|The newspaper NRC has the scoop: what amount of money is spent on scientific research in The Netherlands and as a public translation service here are the numbers. The total expenses for higher education have increased from just under 2 billion Euro in 1990 to just over 3 billion in 2015 given a population of 17 million. If the euro-inflation-effect (that destroyed Dutch buying power and is denied to exist by the Dutch government) is taken into account the 2015 value is over 4 billion. The taxpayer takes care of 3 billion, the remainder is shared by businesses, non-profits (mostly the expenses made by students) and countries abroad (? but thanks!). The number of researchers (in fte) increased from 13 to 19 thousand. In terms of expenses per capita the country today takes position 6 after countries like Switzerland, Denmark and Sweden (The UK is listed at number 13, the US is not listed). In short, Dutch researchers have really nothing to complain. |
Things get interesting when considering the available budget per researcher split by research field. Now it becomes apparent that all fields have gained a lot - agriculture, languages, health - in particular (+25% starting from 150 thousand Euro ), except for one: the natural sciences (chemists!) which have actually seen a decline by 15%. How is that?
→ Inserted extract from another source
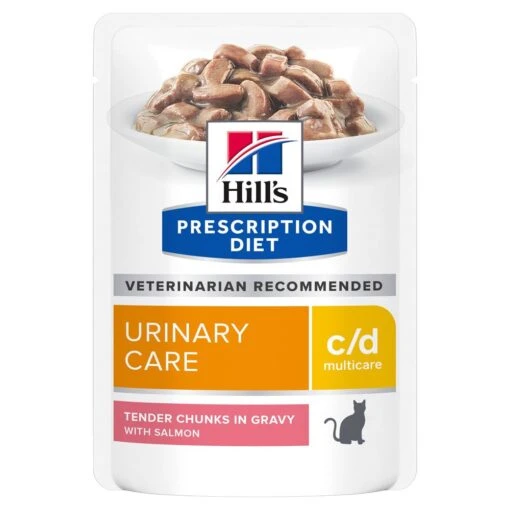 Hill's Hill’s Prescription Diet C/D Multicare – Kattenvoer Met Zalm – Maaltijdzakjes 12x85g -Dierenwinkel 52742188218 0 NL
The article is accompanied by interviews, one with a smart-material researcher chasing after artificial muscles. Sorry your funding has been declining every year for a long time. Another one is with a book scientist (yes, they do exist) specialized in the layout of eleventh century books for some reason. Congratulations, your budget seems to increase every year.
Any hope for chemists then? Try to incorporate a book-language-health theme in your next grant application. Free NRC tip!